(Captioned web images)

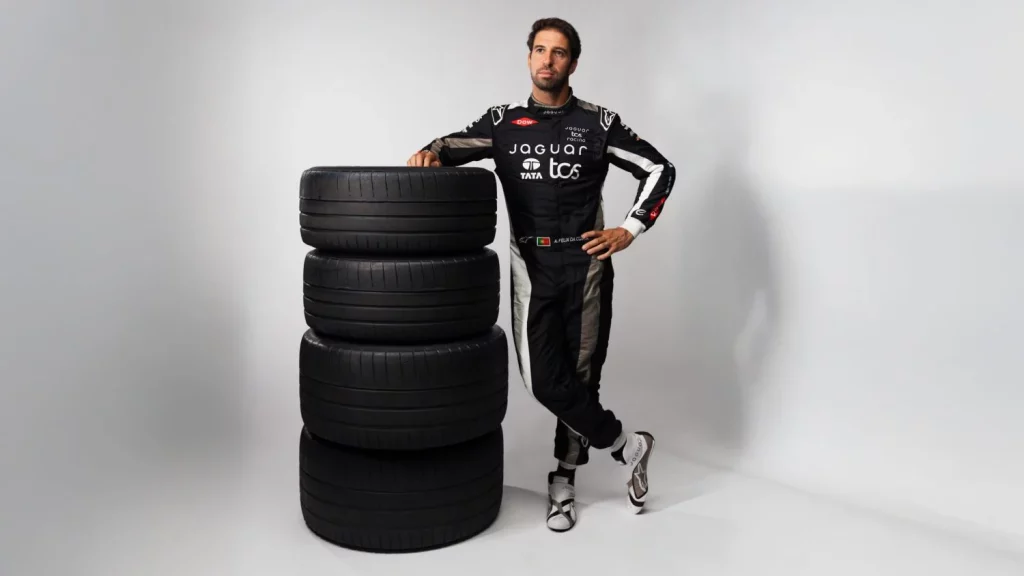 2025 Jaguar TCS Racing. Antonio Felix da Costa. Imagen estudio.
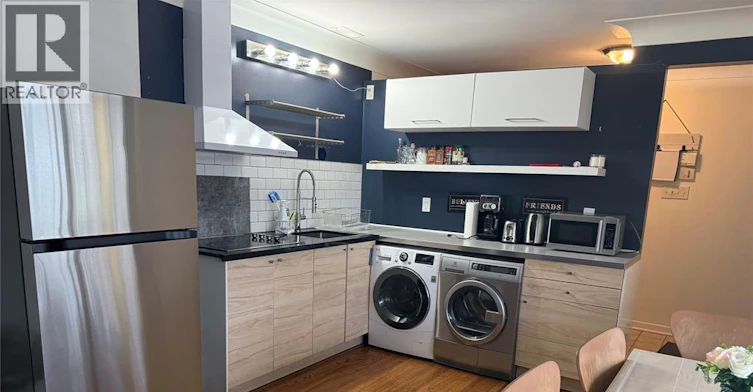 UPPER-888 Cataraqui Street, Windsor, ON, N9A 3P4 - 2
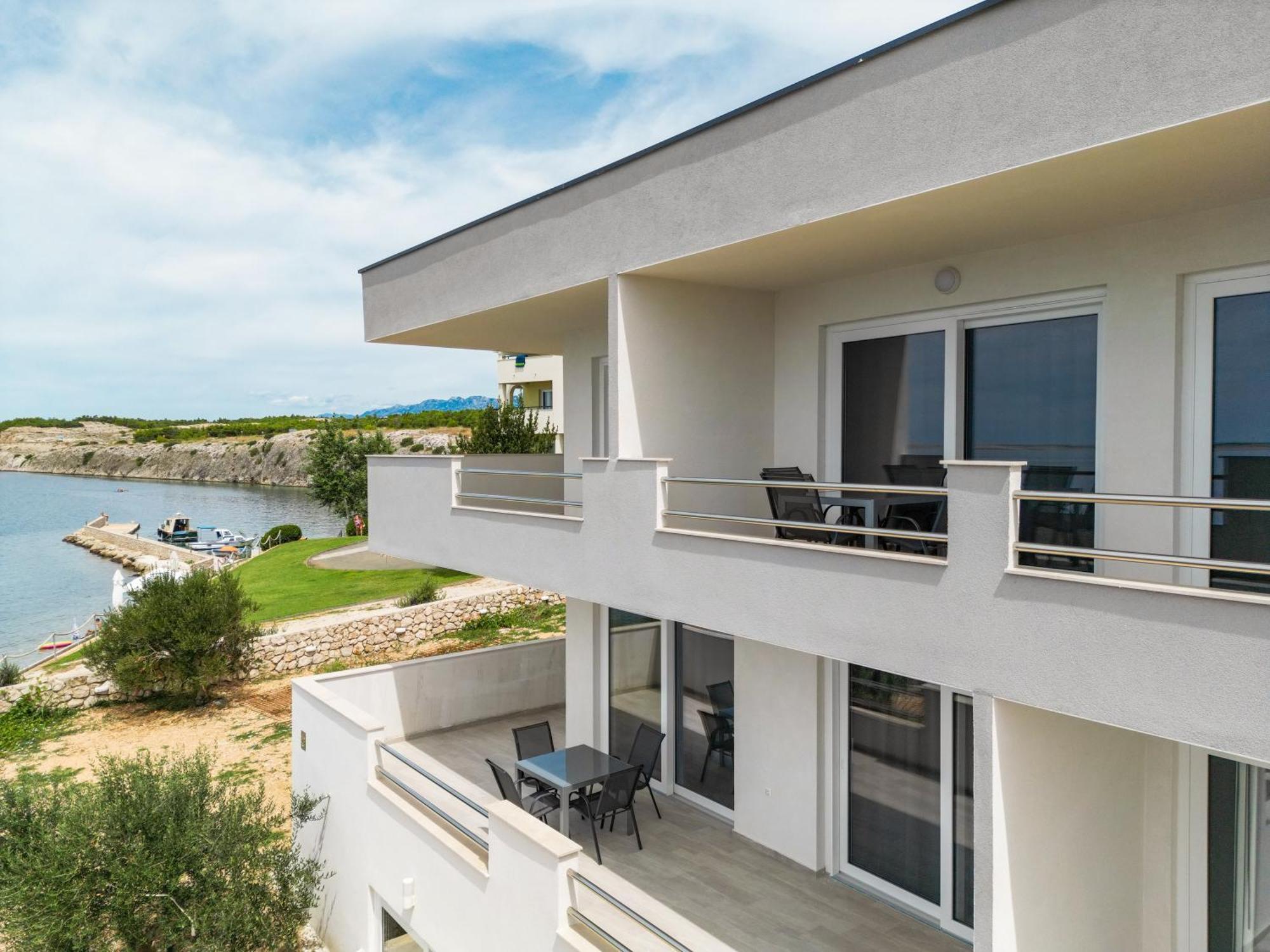 Beachfront Apartments Tic With Seaview Miletici Kültér fotó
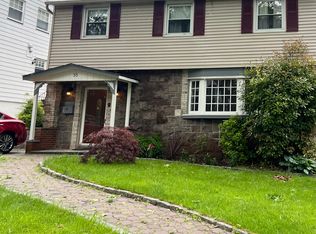 35 Grayson Pl, Teaneck, NJ 07666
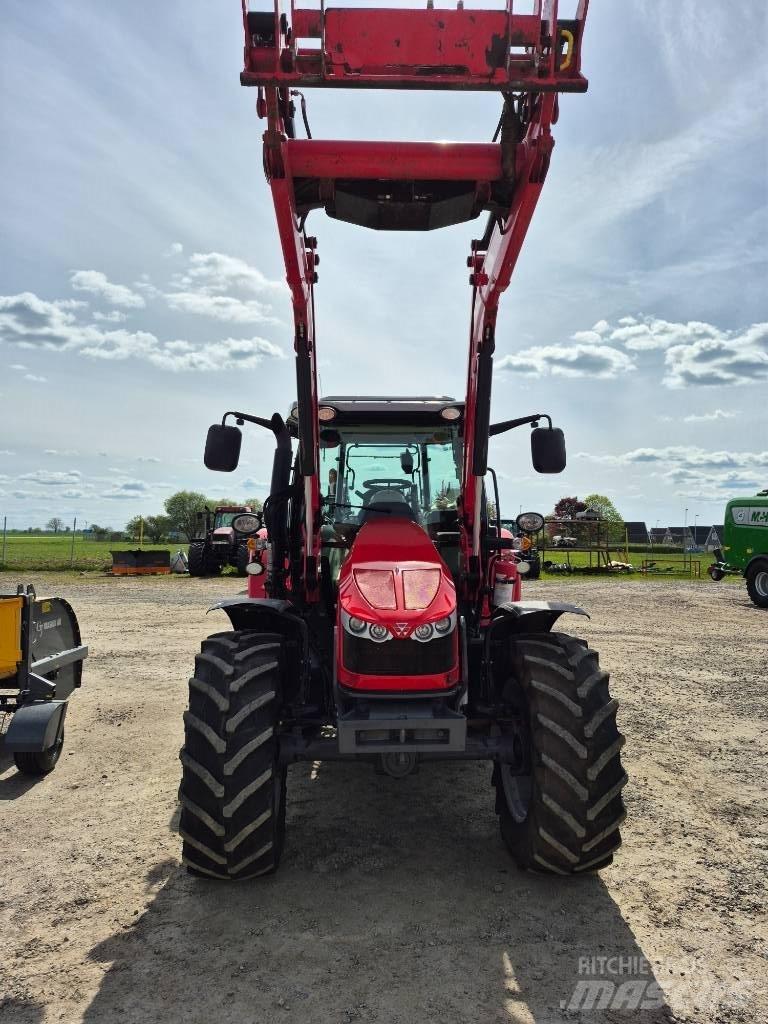 Massey Ferguson 5713 Traktorit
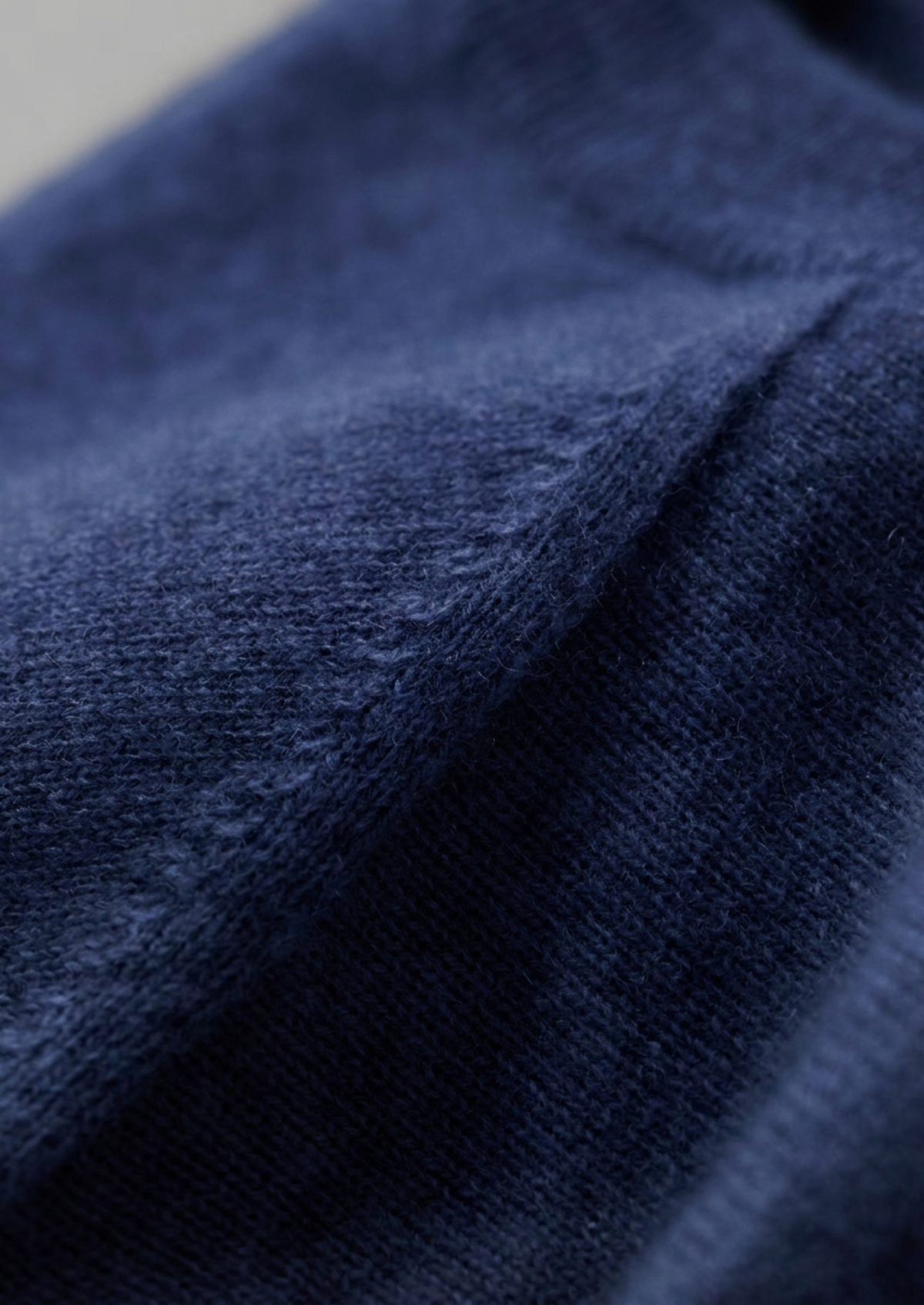 Premium Cashmere Classic Crewneck T-Shirt - Navy Blue | Arventti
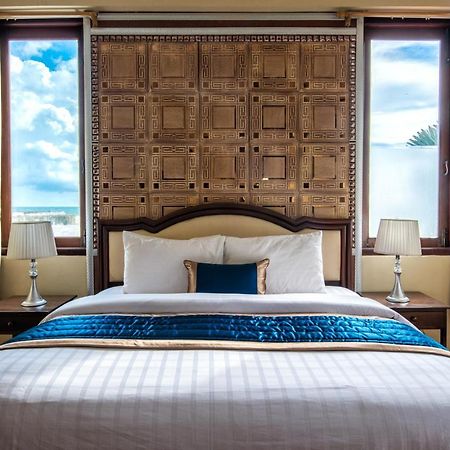 Hotel Lux Ngwesaung Buitenkant foto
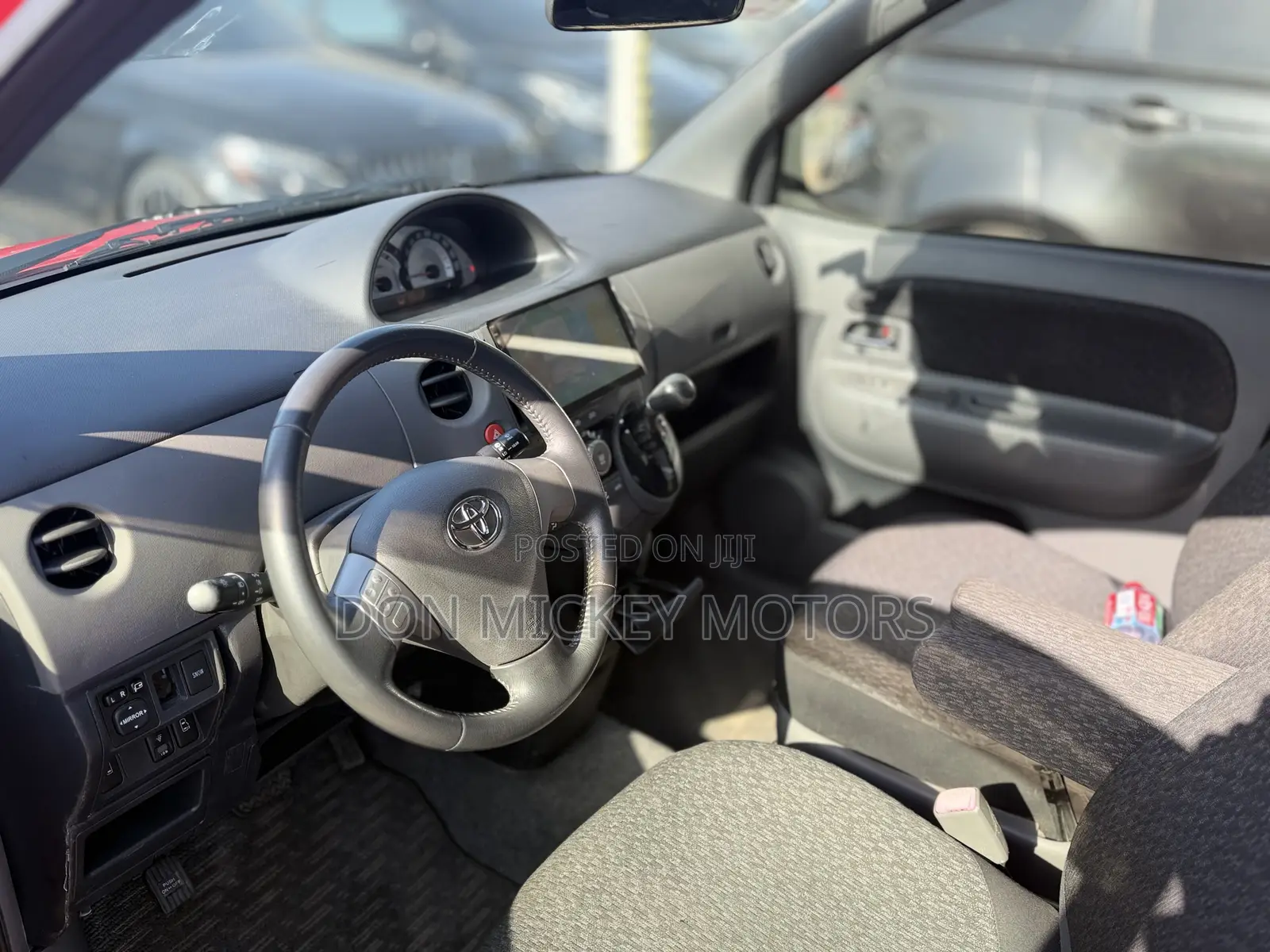 Toyota Sienta 1.5 FWD 2013 Red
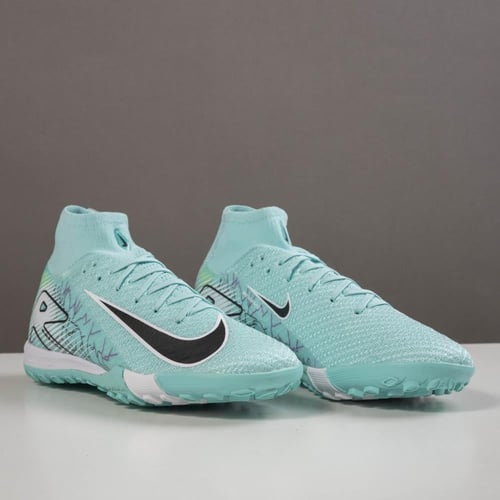 جزمة كرة قدم Nike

(TASK DETAILS)
Rewrite every caption in the records with "Navy Blue" changed to "Charcoal Gray" and everything else unchanged. Give only the caption text, without the pictures.

(SOLUTION FOR THIS PROBLEM)
 2025 Jaguar TCS Racing. Antonio Felix da Costa. Imagen estudio.
 UPPER-888 Cataraqui Street, Windsor, ON, N9A 3P4 - 2
 Beachfront Apartments Tic With Seaview Miletici Kültér fotó
 35 Grayson Pl, Teaneck, NJ 07666
 Massey Ferguson 5713 Traktorit
 Premium Cashmere Classic Crewneck T-Shirt - Charcoal Gray | Arventti
 Hotel Lux Ngwesaung Buitenkant foto
 Toyota Sienta 1.5 FWD 2013 Red
 جزمة كرة قدم Nike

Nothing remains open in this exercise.